> **To be done**
Pull every line of the data below and copy each one out unchanged.

Entries from a dataset:
______
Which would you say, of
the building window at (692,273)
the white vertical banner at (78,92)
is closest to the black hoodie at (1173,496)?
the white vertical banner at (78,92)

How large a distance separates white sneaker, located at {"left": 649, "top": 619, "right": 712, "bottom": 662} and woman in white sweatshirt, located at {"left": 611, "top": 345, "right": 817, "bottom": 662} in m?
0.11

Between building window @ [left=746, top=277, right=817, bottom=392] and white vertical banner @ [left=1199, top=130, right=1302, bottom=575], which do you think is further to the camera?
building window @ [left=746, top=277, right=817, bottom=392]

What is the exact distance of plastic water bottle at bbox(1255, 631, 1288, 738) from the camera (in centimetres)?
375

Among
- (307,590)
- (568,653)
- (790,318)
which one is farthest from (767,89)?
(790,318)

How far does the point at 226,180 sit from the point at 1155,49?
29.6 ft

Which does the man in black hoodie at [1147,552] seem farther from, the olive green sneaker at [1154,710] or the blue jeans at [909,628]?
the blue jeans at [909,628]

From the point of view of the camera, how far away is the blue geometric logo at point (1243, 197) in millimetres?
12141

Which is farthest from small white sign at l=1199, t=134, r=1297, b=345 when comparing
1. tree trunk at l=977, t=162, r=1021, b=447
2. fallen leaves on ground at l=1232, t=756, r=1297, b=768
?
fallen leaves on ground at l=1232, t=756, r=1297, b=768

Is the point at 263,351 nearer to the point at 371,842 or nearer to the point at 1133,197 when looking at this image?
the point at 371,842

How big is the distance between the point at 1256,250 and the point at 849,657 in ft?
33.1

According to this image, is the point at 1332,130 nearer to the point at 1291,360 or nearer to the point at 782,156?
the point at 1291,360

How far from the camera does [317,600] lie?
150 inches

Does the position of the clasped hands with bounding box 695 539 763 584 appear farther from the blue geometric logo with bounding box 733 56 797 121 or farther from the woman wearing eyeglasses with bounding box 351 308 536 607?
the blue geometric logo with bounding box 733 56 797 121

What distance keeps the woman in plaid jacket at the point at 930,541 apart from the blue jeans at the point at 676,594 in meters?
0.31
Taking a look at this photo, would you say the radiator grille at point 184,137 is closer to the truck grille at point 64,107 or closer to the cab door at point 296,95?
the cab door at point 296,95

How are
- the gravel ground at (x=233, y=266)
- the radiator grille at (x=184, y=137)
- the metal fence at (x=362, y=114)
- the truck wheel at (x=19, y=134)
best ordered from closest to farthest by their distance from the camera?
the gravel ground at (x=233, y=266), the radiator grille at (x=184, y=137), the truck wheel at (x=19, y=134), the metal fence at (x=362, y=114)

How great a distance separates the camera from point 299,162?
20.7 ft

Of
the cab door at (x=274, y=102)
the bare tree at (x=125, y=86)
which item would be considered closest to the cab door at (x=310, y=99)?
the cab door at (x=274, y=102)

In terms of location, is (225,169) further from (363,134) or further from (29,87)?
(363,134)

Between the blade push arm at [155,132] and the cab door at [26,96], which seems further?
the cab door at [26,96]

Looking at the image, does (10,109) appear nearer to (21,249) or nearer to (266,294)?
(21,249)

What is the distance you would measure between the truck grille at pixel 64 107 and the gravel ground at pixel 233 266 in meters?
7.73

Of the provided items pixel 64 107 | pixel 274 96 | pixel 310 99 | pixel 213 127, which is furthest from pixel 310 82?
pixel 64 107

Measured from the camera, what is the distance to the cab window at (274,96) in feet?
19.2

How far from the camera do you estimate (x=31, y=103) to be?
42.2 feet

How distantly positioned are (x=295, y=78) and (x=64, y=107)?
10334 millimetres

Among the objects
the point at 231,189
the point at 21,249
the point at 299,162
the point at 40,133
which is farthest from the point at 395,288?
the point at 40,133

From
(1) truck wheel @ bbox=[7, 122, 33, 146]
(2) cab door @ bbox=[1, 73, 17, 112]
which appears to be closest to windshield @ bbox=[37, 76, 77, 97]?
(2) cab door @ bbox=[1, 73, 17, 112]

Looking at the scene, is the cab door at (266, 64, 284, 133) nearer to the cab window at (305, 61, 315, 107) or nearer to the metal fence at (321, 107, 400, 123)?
______
> **Output below**
Which would you say, of
the building window at (692,273)
the white vertical banner at (78,92)
is closest to the black hoodie at (1173,496)?
the white vertical banner at (78,92)

How large a distance separates white sneaker, located at {"left": 649, "top": 619, "right": 712, "bottom": 662} and woman in white sweatshirt, located at {"left": 611, "top": 345, "right": 817, "bottom": 662} in m?
0.11

Between building window @ [left=746, top=277, right=817, bottom=392] and white vertical banner @ [left=1199, top=130, right=1302, bottom=575], which do you think is further to the camera?
building window @ [left=746, top=277, right=817, bottom=392]

What is the exact distance of plastic water bottle at bbox(1255, 631, 1288, 738) from the camera (in centimetres)?
375

Among
- (307,590)
- (568,653)
- (790,318)
which one is farthest from (767,89)?
(790,318)

How far does the point at 226,180 sit from the point at 1155,49?
29.6 ft

Which does the man in black hoodie at [1147,552] seem farther from, the olive green sneaker at [1154,710] or the blue jeans at [909,628]?
the blue jeans at [909,628]

From the point of view of the camera, how far away is the blue geometric logo at point (1243, 197) in millimetres?
12141

Which is farthest from small white sign at l=1199, t=134, r=1297, b=345 when comparing
1. tree trunk at l=977, t=162, r=1021, b=447
2. fallen leaves on ground at l=1232, t=756, r=1297, b=768
?
fallen leaves on ground at l=1232, t=756, r=1297, b=768

Is the point at 263,351 nearer to the point at 371,842 or nearer to the point at 1133,197 when looking at this image?
the point at 371,842

How big is the distance between the point at 1256,250 and the point at 849,657 in ft?
33.1

According to this image, is the point at 1332,130 nearer to the point at 1291,360 or nearer to the point at 782,156?
the point at 1291,360

How far from the camera does [317,600] lie?
150 inches

Does the position of the clasped hands with bounding box 695 539 763 584 appear farther from the blue geometric logo with bounding box 733 56 797 121 or farther from the woman wearing eyeglasses with bounding box 351 308 536 607?
the blue geometric logo with bounding box 733 56 797 121

What distance keeps the woman in plaid jacket at the point at 930,541 apart from the blue jeans at the point at 676,594 in meters?
0.31
Taking a look at this photo, would you say the radiator grille at point 184,137 is closer to the truck grille at point 64,107 or closer to the cab door at point 296,95?
the cab door at point 296,95

How are
- the gravel ground at (x=233, y=266)
- the radiator grille at (x=184, y=137)
- the metal fence at (x=362, y=114)
- the truck wheel at (x=19, y=134)
best ordered from closest to farthest by their distance from the camera?
the gravel ground at (x=233, y=266), the radiator grille at (x=184, y=137), the truck wheel at (x=19, y=134), the metal fence at (x=362, y=114)

How great a distance separates the camera from point 299,162?
20.7 ft

Of
the cab door at (x=274, y=102)
the bare tree at (x=125, y=86)
which item would be considered closest to the cab door at (x=310, y=99)?
the cab door at (x=274, y=102)

In terms of location, is (225,169) further from (363,134) or further from (29,87)?
(363,134)

Between the blade push arm at [155,132] and the cab door at [26,96], which seems further?
the cab door at [26,96]

Looking at the image, does (10,109) appear nearer to (21,249) or nearer to (266,294)?
(21,249)

What is the distance you would measure between the truck grille at pixel 64 107 and the gravel ground at pixel 233 266 in meters?
7.73

Of the provided items pixel 64 107 | pixel 274 96 | pixel 310 99 | pixel 213 127, which is furthest from pixel 310 82?
pixel 64 107

Measured from the camera, what is the distance to the cab window at (274,96) in feet?
19.2

How far from the camera do you estimate (x=31, y=103) to be?
42.2 feet

How distantly positioned are (x=295, y=78) and (x=64, y=107)?
10334 millimetres

Among the objects
the point at 231,189
the point at 21,249
the point at 299,162
the point at 40,133
which is farthest from the point at 395,288?
the point at 40,133

From
(1) truck wheel @ bbox=[7, 122, 33, 146]
(2) cab door @ bbox=[1, 73, 17, 112]
which appears to be closest to windshield @ bbox=[37, 76, 77, 97]?
(2) cab door @ bbox=[1, 73, 17, 112]

Looking at the scene, is the cab door at (266, 64, 284, 133) nearer to the cab window at (305, 61, 315, 107) or nearer to the metal fence at (321, 107, 400, 123)?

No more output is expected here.